OPINION

Another emergency manager wrong for DPS

Gov. Rick Snyder has appointed Judge Steven Rhodes as the fifth emergency manger of Detroit Public Schools. Rhodes presided over the Detroit bankruptcy hearing and gained widespread support from Snyder and the corporate elite for his handling of the case. Snyder hopes that Rhodes will be able to influence the state Legislature to acknowledge its obligation to step up and pay the $515 million debt to put the district back on sound financial grounds.

This appointment is a desperate measure by Snyder. It is an attempt to shift the public conversation away from the failures of emergency management legislation. It is an effort to use that law to further undermine public education and destroy the power of teachers and the unions that protect them as they work to educate our children.

Emergency managers have become so toxic in Michigan since the poisoning of Flint’s water supply that Rhodes doesn't event want the title. Rhodes wants to be called the “transition manager.” This is an empty gesture. He has all of the powers of the emergency manager, his authority comes from EM legislation and he is collecting that salary.
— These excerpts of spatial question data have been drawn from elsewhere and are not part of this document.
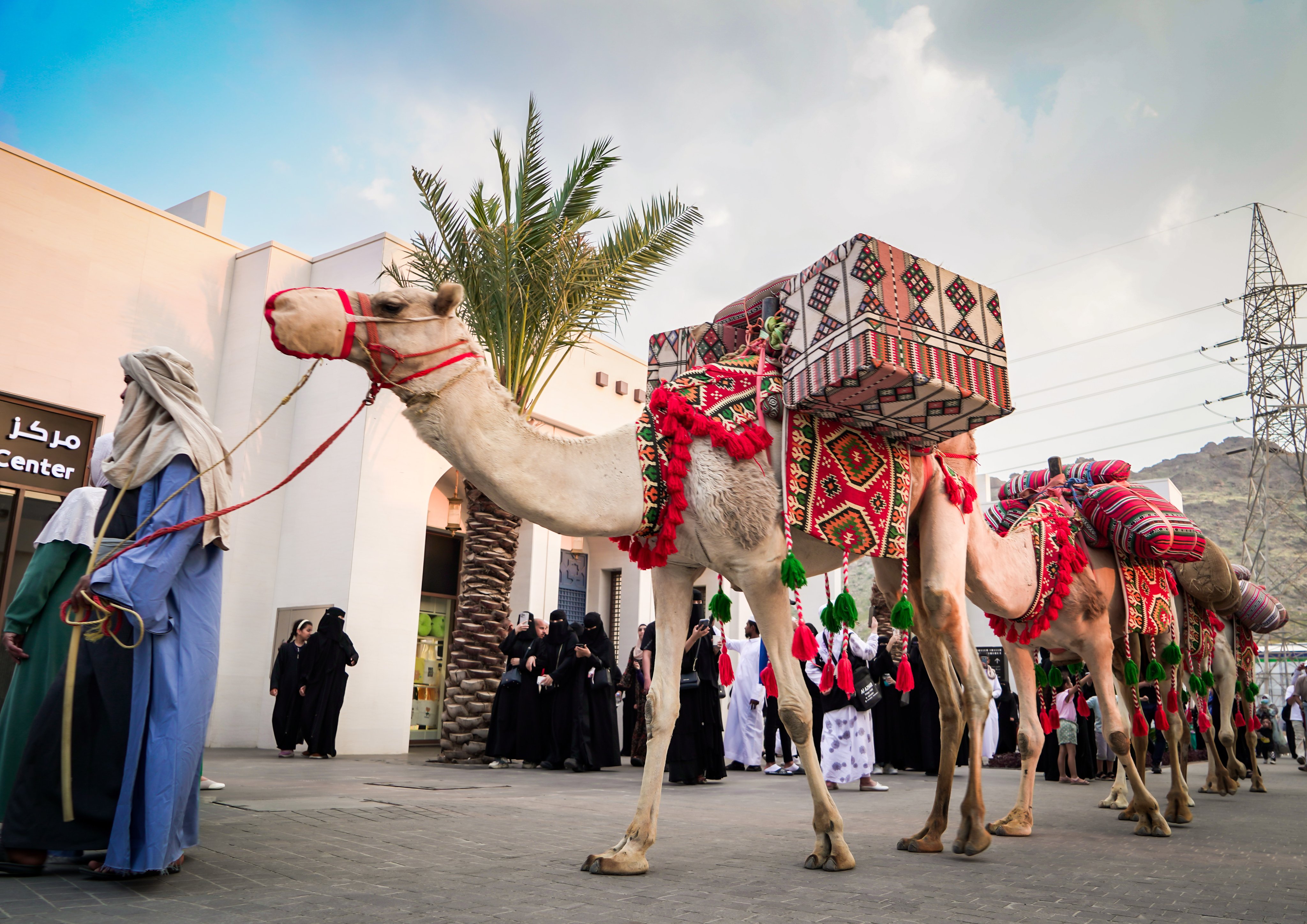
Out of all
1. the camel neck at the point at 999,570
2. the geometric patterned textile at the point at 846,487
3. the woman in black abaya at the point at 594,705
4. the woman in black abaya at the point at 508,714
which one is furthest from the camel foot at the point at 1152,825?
the woman in black abaya at the point at 508,714

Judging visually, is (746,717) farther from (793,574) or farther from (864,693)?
(793,574)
Rhodes is an emergency manager. Yet he openly admits he is unprepared to run a school system.

Combining unchecked power with ignorance is why emergency managers destroyed the water systems in Highland Park and Flint, sold off public lands to private interests in Pontiac and Benton Harbor, and initiated massive water shut-offs in Detroit.

Now we are led to believe that someone who openly states he knows nothing about educational practices, academic development or complex school systems should advise the state Legislature, hire the next superintendent, and put in place the policies that will provide a “new” school board.

Rhodes talks about people as “stakeholders,” not citizens. He tells us we need to “reach out” to ensure “highly qualified candidates” who can be “trained” in how to be good school board members.

Between now and August, when Rhodes says he will leave, little will have changed for our children. The abuse and neglect they are suffering at the hands of the governor, our legislators and their appointed managers will continue. We, who care about our children and our future, need to open new spaces of love and learning in our communities. In this way we can claim our own power and responsibility for educating our children.